=== Section Start ===

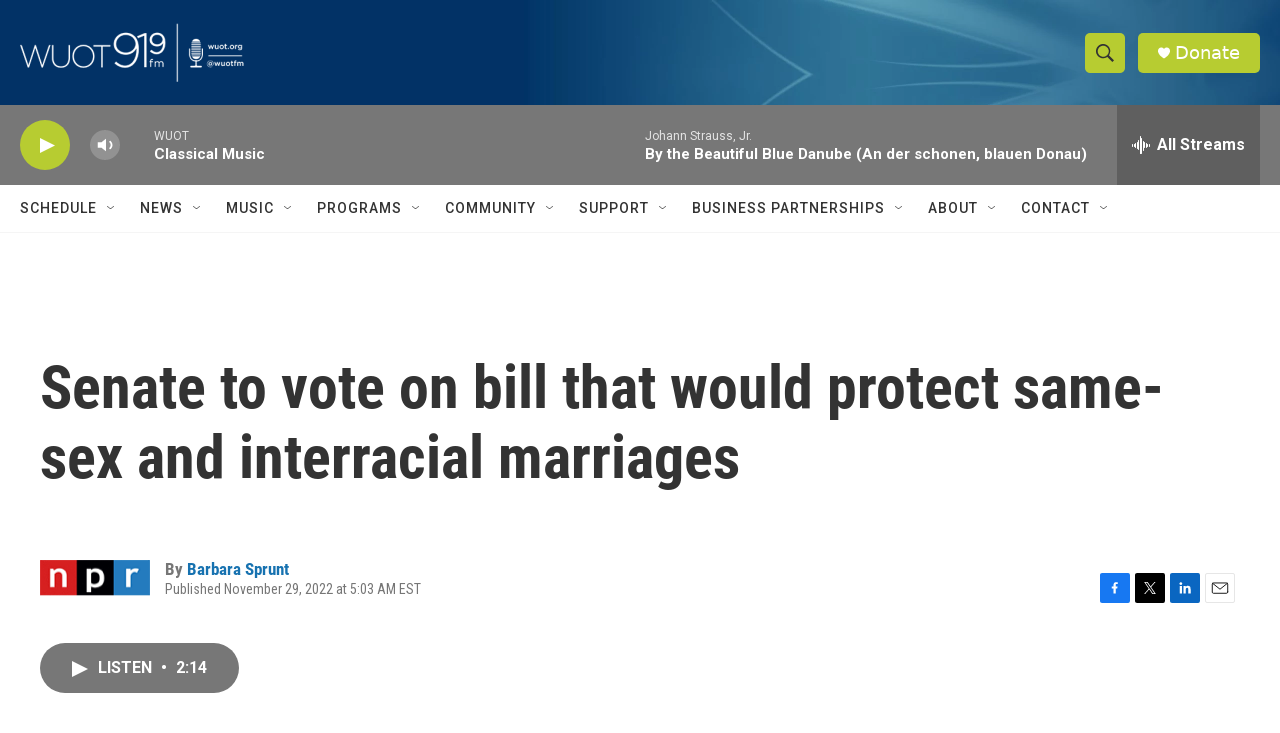

--- FILE ---
content_type: text/html; charset=utf-8
request_url: https://www.google.com/recaptcha/api2/aframe
body_size: 268
content:
<!DOCTYPE HTML><html><head><meta http-equiv="content-type" content="text/html; charset=UTF-8"></head><body><script nonce="zJbLryXNu7iEvzgUEHjFlw">/** Anti-fraud and anti-abuse applications only. See google.com/recaptcha */ try{var clients={'sodar':'https://pagead2.googlesyndication.com/pagead/sodar?'};window.addEventListener("message",function(a){try{if(a.source===window.parent){var b=JSON.parse(a.data);var c=clients[b['id']];if(c){var d=document.createElement('img');d.src=c+b['params']+'&rc='+(localStorage.getItem("rc::a")?sessionStorage.getItem("rc::b"):"");window.document.body.appendChild(d);sessionStorage.setItem("rc::e",parseInt(sessionStorage.getItem("rc::e")||0)+1);localStorage.setItem("rc::h",'1768651224205');}}}catch(b){}});window.parent.postMessage("_grecaptcha_ready", "*");}catch(b){}</script></body></html>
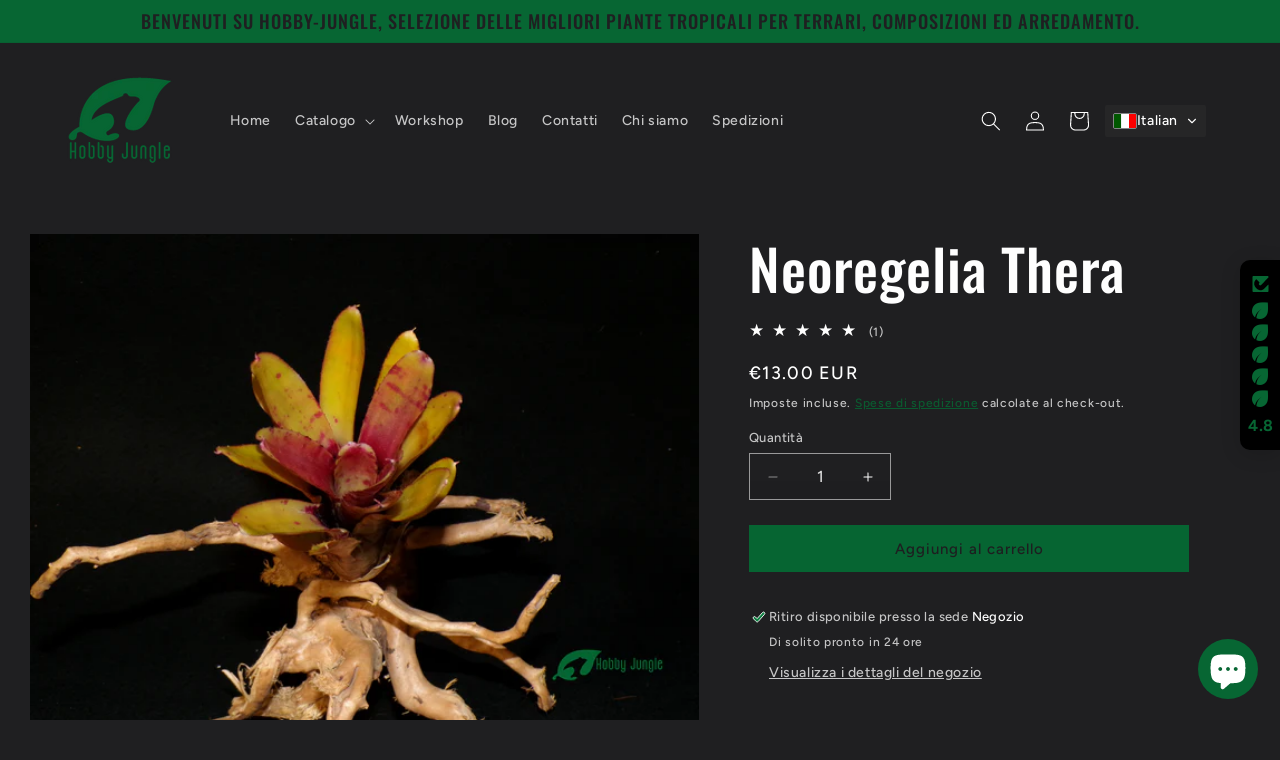

--- FILE ---
content_type: image/svg+xml
request_url: https://app.transtore.app/flags/ee.svg
body_size: -282
content:
<svg xmlns="http://www.w3.org/2000/svg" width="990" height="630" viewBox="0 0 33 21"><path fill="#FFF" d="M0 0h33v21H0z"/><path d="M0 0h33v14H0z"/><path fill="#0072ce" d="M0 0h33v7H0z"/></svg>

=== Section End ===

Set down only the line containing "content_type: image/svg+xml" and the lines after it through the end, exactly as they appear above.

content_type: image/svg+xml
request_url: https://app.transtore.app/flags/ee.svg
body_size: -282
content:
<svg xmlns="http://www.w3.org/2000/svg" width="990" height="630" viewBox="0 0 33 21"><path fill="#FFF" d="M0 0h33v21H0z"/><path d="M0 0h33v14H0z"/><path fill="#0072ce" d="M0 0h33v7H0z"/></svg>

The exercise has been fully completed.